A: To graph a logarithmic function, you can use a graphing calculator or software. You can also use a table of values to plot the function. The graph of a logarithmic function is a curve that increases as the input value increases. The curve has a vertical asymptote at $x=0$ and a horizontal asymptote at $y=0$.

Q: What is the domain of a logarithmic function?

A: The domain of a logarithmic function is all real numbers greater than 0. This is because the logarithm of a non-positive number is undefined.

Q: How do I find the intersection point of two logarithmic functions?

A: To find the intersection point of two logarithmic functions, you can set the two functions equal to each other and solve for the input value. This will give you the x-coordinate of the intersection point. You can then substitute this value into one of the functions to find the y-coordinate of the intersection point.

Q: Can I use graphing techniques to solve logarithmic equations with different bases?

A: Yes, you can use graphing techniques to solve logarithmic equations with different bases.
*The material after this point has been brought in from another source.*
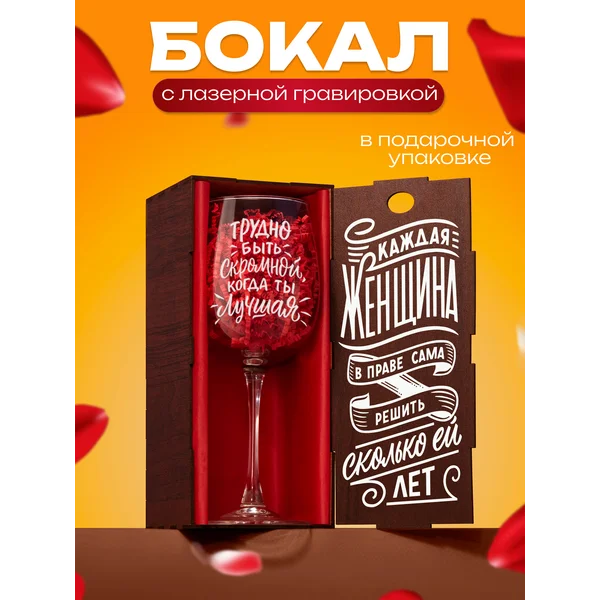 Бокал для вина с надписью прикольный подарочный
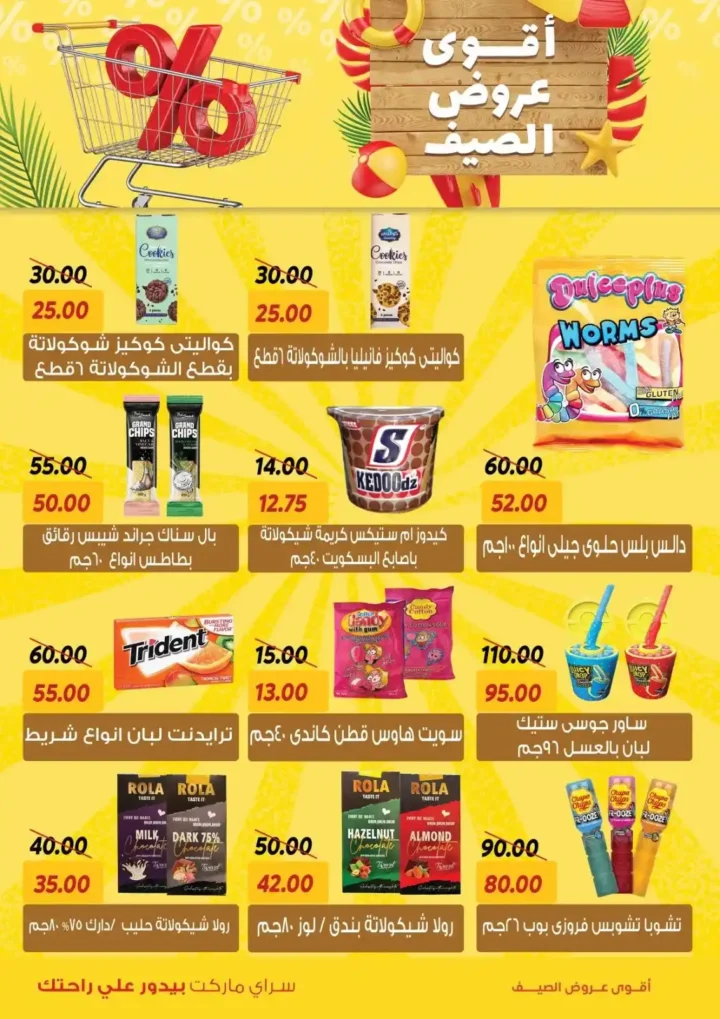 Saray Market Offers 2025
However, you need to make sure that the bases are not too large or too small, as this can affect the accuracy of the graph.
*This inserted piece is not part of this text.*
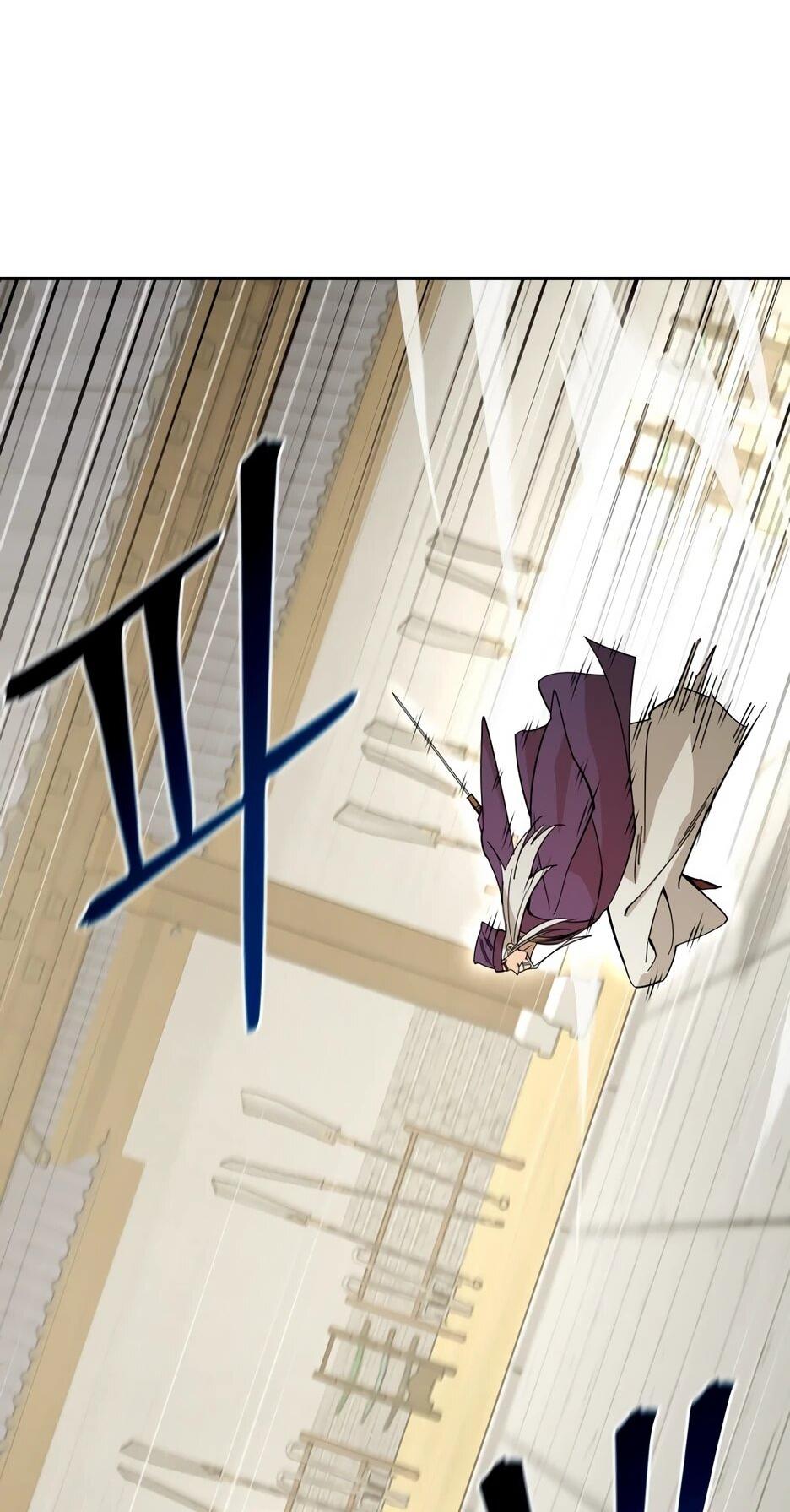 Манга Гениальный лекарь покоряет Мурим! - Глава 56 Страница 16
Q: How do I determine which statement about the graph is true?

A: To determine which statement about the graph is true, you need to analyze the graph carefully. Look for the intersection point of the two curves, and determine whether the curves intersect at one point, two points, or not at all.

Q: Can I use graphing techniques to solve logarithmic equations with multiple variables?

A: Yes, you can use graphing techniques to solve logarithmic equations with multiple variables. However, you need to make sure that the equation is simplified and that the variables are isolated.

Q: How do I check my work when using graphing techniques to solve logarithmic equations?

A: To check your work when using graphing techniques to solve logarithmic equations, you need to verify that the intersection point of the two curves satisfies the equation. You can do this by substituting the x-coordinate and y-coordinate of the intersection point into the equation and checking if it is true.

In conclusion, graphing logarithmic equations can be a powerful tool for solving these types of equations. By understanding the properties of logarithmic functions and using graphing techniques, students can solve logarithmic equations with ease. We hope that this article has answered some of your frequently asked questions about graphing logarithmic equations.

• Logarithmic equations can be solved using graphing techniques.
• The graph of a logarithmic equation is a curve that increases as the input value increases.
• The graph of a logarithmic equation has a vertical asymptote at $x=0$ and a horizontal asymptote at $y=0$.
• The graph of the equation $\log _6(x-1) = \log _2(2x+2)$ shows that the two curves intersect at a single point.

In this article, we have seen how graphing techniques can be used to solve logarithmic equations. We have answered some frequently asked questions about graphing logarithmic equations and provided some key takeaways. By understanding the properties of logarithmic functions and using graphing techniques, students can solve logarithmic equations with ease.